The real fight was not about cabinet ministers. It was part of a test of wills between the Ahmadinejad loyalists, especially those in the Islamic Revolutionary Guard Corps (IRGC), and the ruling clerical establishment over ideology, religion, the survivability of the Islamic Republic, and Iran's influence in Arab states now in transition. Khamenei appeared to believe that the cocky, alarmist Ahmadinejad, who in recent months had been boldly advancing an Iran with minimal clerical influence run by the IRGC and inspired by Iranian nationalism, not Iranian revolutionary Islamism, had to be slapped down. Otherwise, the Islamic Republic, as it has existed since the 1979 revolution, risked extinction. It might seem counterintuitive, but Khamenei's survival and that of the clerical system is in the West's interest. The alternative -- a highly militarized state run by the Revolutionary Guards -- would be much worse.

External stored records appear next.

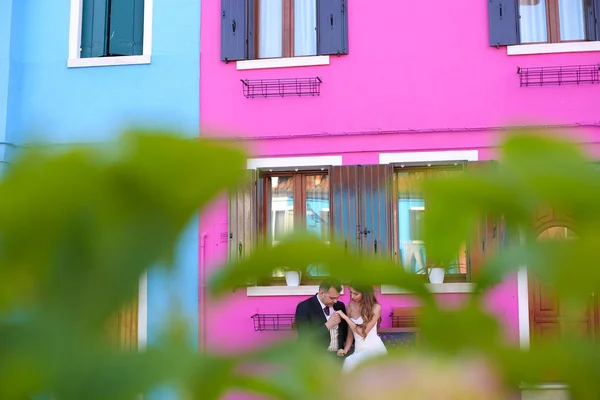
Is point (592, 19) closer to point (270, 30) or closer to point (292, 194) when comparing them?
point (270, 30)

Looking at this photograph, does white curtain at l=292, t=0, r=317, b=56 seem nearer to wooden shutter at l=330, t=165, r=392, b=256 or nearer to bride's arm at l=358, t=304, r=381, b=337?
wooden shutter at l=330, t=165, r=392, b=256

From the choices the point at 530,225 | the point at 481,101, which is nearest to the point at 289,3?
the point at 481,101

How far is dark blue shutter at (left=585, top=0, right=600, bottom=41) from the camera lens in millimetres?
7258

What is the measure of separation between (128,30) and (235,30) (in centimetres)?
115

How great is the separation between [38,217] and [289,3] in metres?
7.75

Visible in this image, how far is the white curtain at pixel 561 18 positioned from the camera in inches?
290

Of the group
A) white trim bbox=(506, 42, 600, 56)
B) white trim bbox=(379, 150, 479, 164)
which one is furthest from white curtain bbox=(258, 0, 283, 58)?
white trim bbox=(506, 42, 600, 56)

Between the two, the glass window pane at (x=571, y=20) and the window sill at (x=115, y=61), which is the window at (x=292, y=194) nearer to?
the window sill at (x=115, y=61)

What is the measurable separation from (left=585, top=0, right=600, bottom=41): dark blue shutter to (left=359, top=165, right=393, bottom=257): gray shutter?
87.5 inches

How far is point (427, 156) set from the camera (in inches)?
290

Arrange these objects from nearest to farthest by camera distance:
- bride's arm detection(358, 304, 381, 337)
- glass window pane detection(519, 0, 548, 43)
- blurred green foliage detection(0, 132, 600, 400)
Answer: blurred green foliage detection(0, 132, 600, 400) < bride's arm detection(358, 304, 381, 337) < glass window pane detection(519, 0, 548, 43)

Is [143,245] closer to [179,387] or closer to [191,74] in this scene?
[179,387]

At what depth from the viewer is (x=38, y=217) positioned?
0.60 ft

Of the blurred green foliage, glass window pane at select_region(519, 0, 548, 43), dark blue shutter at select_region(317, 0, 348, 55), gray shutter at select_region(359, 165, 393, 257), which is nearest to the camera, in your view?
the blurred green foliage
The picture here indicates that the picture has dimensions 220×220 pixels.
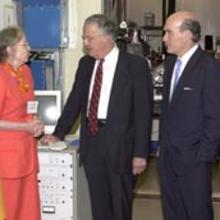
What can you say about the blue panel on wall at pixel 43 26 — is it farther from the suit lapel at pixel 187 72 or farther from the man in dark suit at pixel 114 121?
the suit lapel at pixel 187 72

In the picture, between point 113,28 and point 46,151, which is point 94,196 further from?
point 113,28

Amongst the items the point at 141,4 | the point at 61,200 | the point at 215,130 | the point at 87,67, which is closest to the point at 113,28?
the point at 87,67

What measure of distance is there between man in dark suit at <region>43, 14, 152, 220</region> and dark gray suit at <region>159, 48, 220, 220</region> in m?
0.14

Since his election to a first term in 2005, Ahmadinejad had carefully courted Khamenei, his most powerful advocate in the volatile world of Iranian politics. In June 2009, in a rare but highly symbolic moment, Ahmadinejad became the first president in the Islamic Republic to kiss the hands of the supreme leader during his second inauguration ceremony. But no longer. Ahmadinejad embarked on another new trail by becoming the first president in the republic to publicly disobey the supreme leader. Angered by Khamenei's interference in the management of his cabinet, the president staged a boycott and did not show up for work for 11 days.

Khamenei and other powerful figures have clearly come to believe the president poses a very real threat to the system. This has prompted even many of Ahmadinejad's ardent supporters to side with Khamenei. Reactionary cleric Mesbah Yazdi, a longtime mentor of the president, turned against him and criticized the president for challenging supreme clerical rule, the foundation of the Islamic political system. "Some people introduce themselves as supporters of velyat (supreme clerical rule), but in reality they act otherwise," Yazdi said. "The restoration of anti-clerical thinking could be the next great sedition in this country," he said, clearly demonstrating his fears of a plot to do away with, or at least weaken, Iran's political clergy. Other reactionary clerics have gone as far as to throw the president in with Iran's "enemies," a category usually reserved for Israel and the United States.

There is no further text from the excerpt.